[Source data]
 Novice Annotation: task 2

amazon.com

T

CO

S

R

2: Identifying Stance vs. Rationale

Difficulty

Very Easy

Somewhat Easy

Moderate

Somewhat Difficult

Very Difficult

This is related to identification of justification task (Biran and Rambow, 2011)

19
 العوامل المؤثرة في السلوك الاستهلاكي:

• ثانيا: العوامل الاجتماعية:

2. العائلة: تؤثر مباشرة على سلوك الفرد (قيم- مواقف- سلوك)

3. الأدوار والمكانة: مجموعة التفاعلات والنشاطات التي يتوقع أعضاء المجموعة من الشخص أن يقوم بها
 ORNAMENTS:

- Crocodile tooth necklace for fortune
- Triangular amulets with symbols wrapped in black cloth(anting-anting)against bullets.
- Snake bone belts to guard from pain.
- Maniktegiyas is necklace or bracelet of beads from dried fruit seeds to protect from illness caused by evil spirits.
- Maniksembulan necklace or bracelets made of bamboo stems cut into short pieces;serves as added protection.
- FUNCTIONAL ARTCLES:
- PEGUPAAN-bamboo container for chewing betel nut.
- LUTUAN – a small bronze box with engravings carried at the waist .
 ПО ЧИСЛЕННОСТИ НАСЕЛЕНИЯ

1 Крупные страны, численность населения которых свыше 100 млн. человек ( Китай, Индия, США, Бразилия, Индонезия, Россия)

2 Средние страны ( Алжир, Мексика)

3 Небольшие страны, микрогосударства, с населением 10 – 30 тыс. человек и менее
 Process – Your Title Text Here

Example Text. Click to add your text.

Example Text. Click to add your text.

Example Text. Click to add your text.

...

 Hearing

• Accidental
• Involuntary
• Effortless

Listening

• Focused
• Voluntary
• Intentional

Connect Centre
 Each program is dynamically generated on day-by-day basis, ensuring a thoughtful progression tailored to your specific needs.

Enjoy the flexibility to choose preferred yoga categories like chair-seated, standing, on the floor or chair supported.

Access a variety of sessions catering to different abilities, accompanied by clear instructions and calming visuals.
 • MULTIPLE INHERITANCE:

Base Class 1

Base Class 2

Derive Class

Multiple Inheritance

| Exercise requirements |
When you find a line in the records that contains the word "from", copy it.

| Task output |
- Snake bone belts to guard from pain.
- Maniktegiyas is necklace or bracelet of beads from dried fruit seeds to protect from illness caused by evil spirits.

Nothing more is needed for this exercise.